# Any Thoughts on Landau Boats



## Outdoorsman (Apr 1, 2010)

I am looking at a 1648 Landau Mod - V Aluminum hull W/ flat bottom jon boat with console steering. I beleive it is a 1983 "Bass Hawk" Model. Does anyone have any experiance or opinions on the early 80's Landau boats? I did some online research and could not come up with much. Thanks in advance for any help.


----------



## ober51 (Apr 1, 2010)

I've seen them, seem to be sturdy as anything else, and you'll want to check it out thoroughly like any other boat that old. Don't let the name and age scare you - that's a great sized boat for a tinny.

Depends on the price, but I would buy that.


----------



## Outdoorsman (Apr 1, 2010)

ober51 said:


> I've seen them, seem to be sturdy as anything else, and you'll want to check it out thoroughly like any other boat that old. Don't let the name and age scare you - that's a great sized boat for a tinny.
> 
> Depends on the price, but I would buy that.

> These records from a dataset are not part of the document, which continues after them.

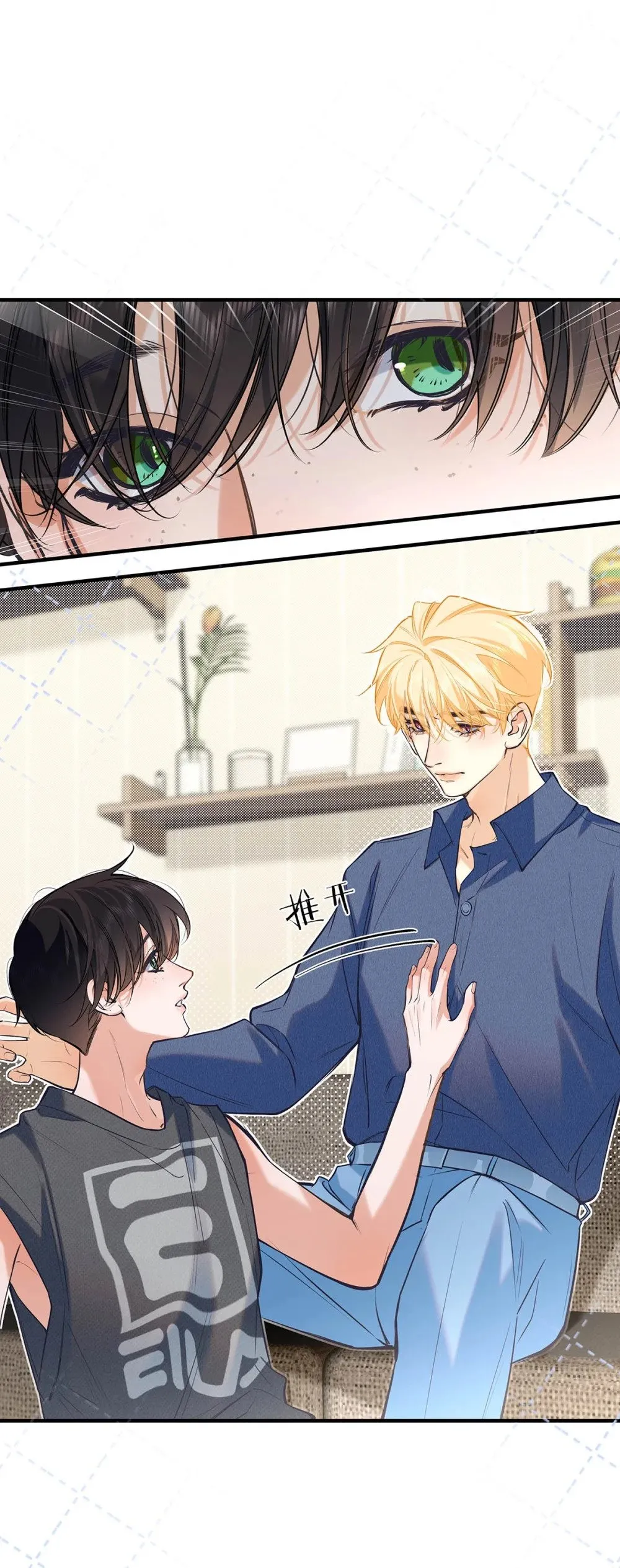 024 把衣服脱下来，我检查一下。16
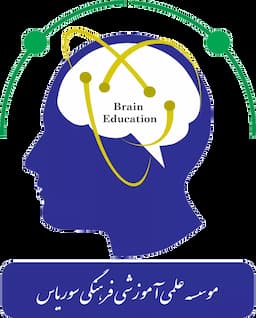 سوریاس مهر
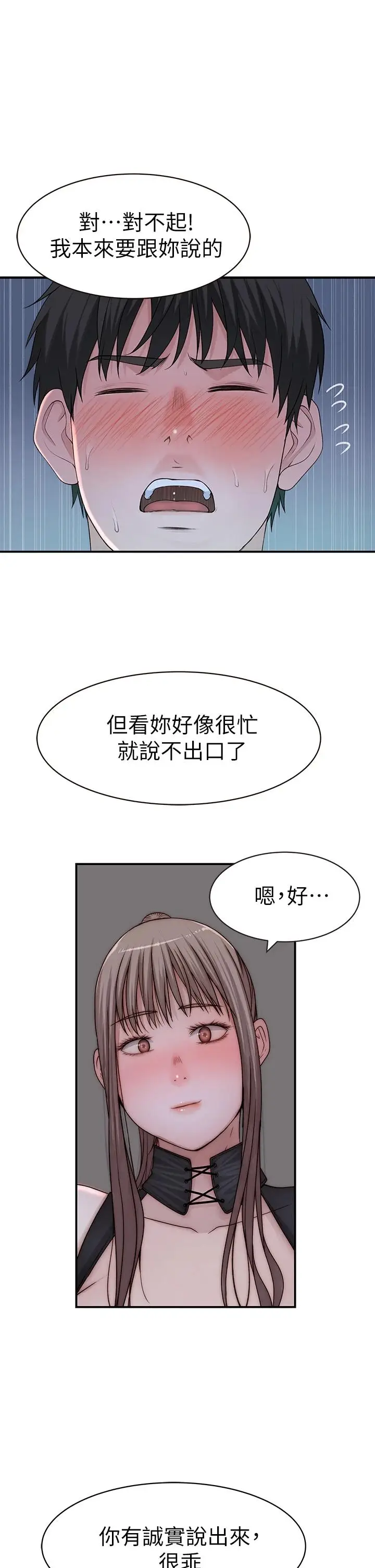 漫画《我们的特殊关系》第62话第1张图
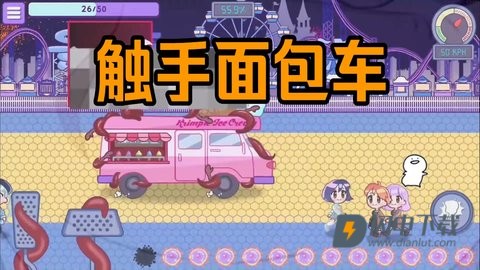 触手面包车 第2张图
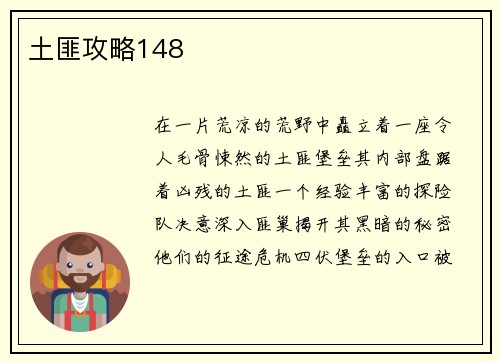 土匪攻略148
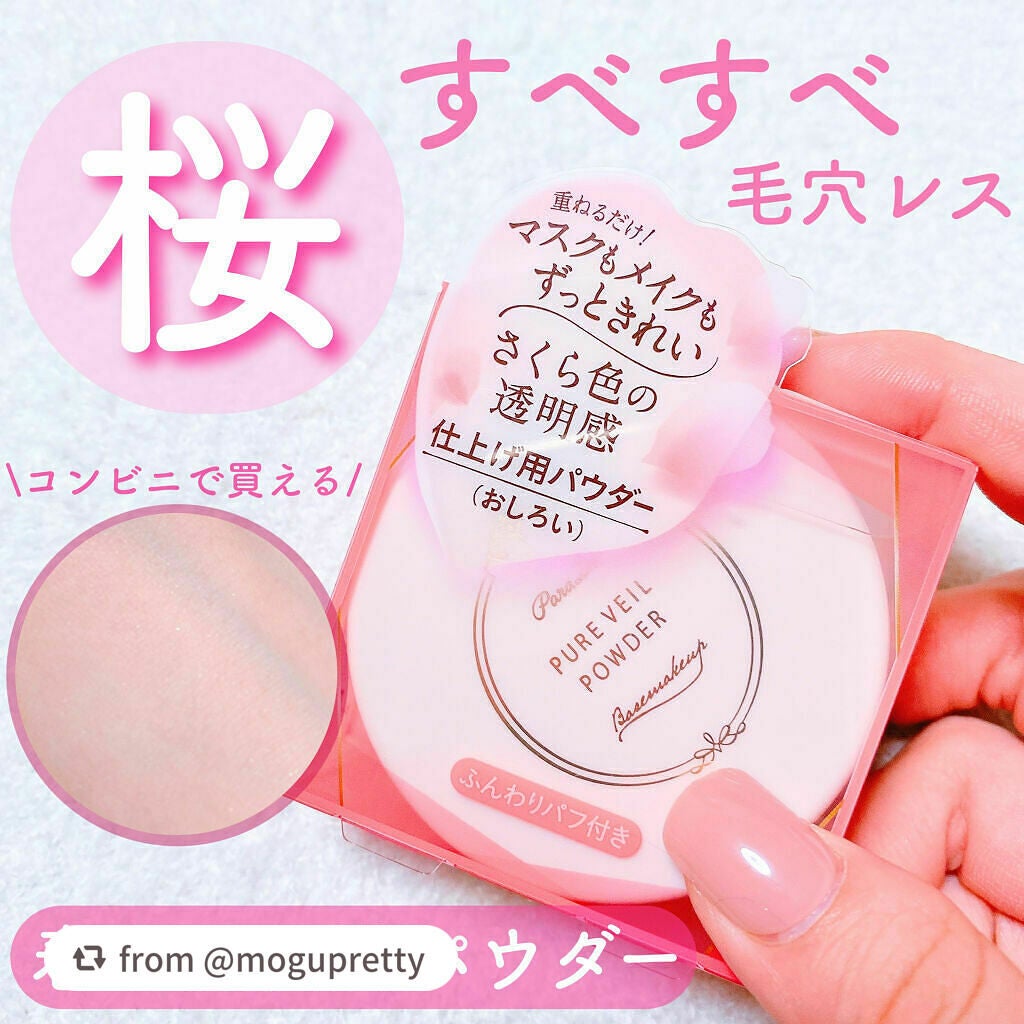 ピュアヴェールパウダー/パラドゥ/ルースパウダーを使ったクチコミ(1枚目)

Speaking of size...I measured the 48" at the bottom of the boat on the floor from side to side. The top outside edge (Beam?) measures 68". Am I right in the description of 1648 ?


----------



## ober51 (Apr 1, 2010)

Outdoorsman said:


> ober51 said:
> 
> 
> > I've seen them, seem to be sturdy as anything else, and you'll want to check it out thoroughly like any other boat that old. Don't let the name and age scare you - that's a great sized boat for a tinny.
> ...




Yep. It's the bottom width that is important, 48 is a great size, usually very stable.


----------



## free jonboat (Apr 4, 2010)

ive got a 10 foot landau and its as tough as nails... seriously, it should be at the bottom of the lake the way it has been abused (not by me) but i like it ive seen a guy jump wake with his flat bottom landau and not once has he ever poped out a rivet (so he says)


----------